**해야 할 일:** 아래 항목에서 "How far is point" 문구가 든 줄로 시작해 "16.0 meters" 문구가 든 줄에서 끝나는 부분만, 양 끝 줄을 포함하고 빈 줄은 빼서 번호 목록으로 정리해 주세요.

**제공된 자료:**
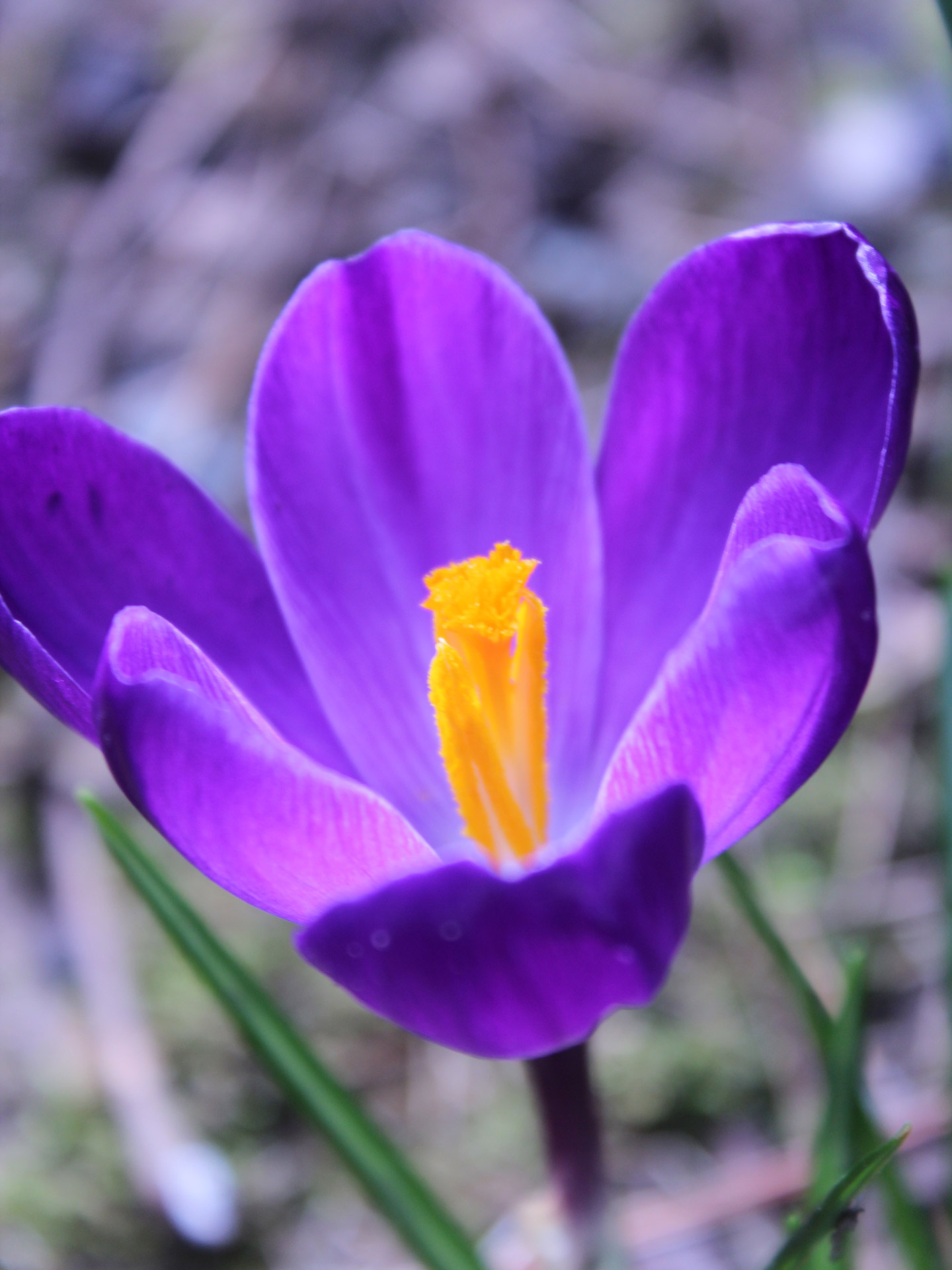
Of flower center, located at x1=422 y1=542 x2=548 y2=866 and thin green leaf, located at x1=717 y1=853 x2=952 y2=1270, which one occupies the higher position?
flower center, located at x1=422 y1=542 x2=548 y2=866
--
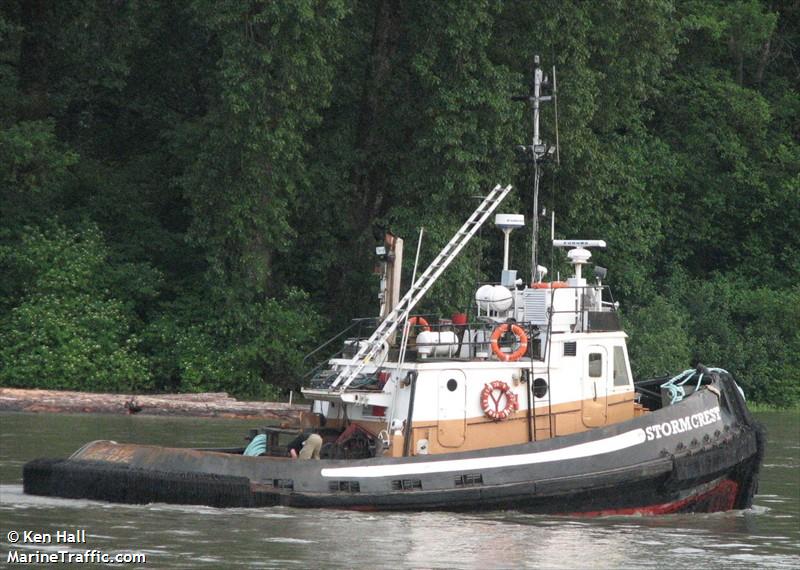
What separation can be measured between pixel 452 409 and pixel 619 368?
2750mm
--
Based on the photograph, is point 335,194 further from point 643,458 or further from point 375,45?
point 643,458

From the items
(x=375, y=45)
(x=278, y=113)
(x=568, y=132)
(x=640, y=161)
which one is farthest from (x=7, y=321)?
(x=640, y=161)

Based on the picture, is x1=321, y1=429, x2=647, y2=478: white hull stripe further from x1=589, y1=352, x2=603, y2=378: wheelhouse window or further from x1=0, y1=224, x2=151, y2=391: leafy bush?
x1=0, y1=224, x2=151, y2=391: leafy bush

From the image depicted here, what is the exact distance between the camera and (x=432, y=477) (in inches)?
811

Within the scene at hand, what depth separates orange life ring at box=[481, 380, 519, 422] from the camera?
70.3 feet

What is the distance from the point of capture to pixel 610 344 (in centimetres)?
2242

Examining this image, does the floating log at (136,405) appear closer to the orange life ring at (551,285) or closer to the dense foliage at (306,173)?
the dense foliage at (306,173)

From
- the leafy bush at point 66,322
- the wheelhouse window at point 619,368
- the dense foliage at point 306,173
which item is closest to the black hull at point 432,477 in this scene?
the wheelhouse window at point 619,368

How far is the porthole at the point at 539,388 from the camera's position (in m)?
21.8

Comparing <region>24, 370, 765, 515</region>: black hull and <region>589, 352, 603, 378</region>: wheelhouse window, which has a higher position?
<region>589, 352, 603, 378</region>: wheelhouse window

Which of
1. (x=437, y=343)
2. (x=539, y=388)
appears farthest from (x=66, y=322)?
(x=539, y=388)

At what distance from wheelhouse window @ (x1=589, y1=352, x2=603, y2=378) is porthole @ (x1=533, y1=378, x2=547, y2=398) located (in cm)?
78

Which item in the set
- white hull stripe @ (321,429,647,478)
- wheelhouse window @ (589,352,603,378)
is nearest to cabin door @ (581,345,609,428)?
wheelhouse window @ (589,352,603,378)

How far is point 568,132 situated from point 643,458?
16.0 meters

**완성된 답:**
1. How far is point 568,132 situated from point 643,458?
2. 16.0 meters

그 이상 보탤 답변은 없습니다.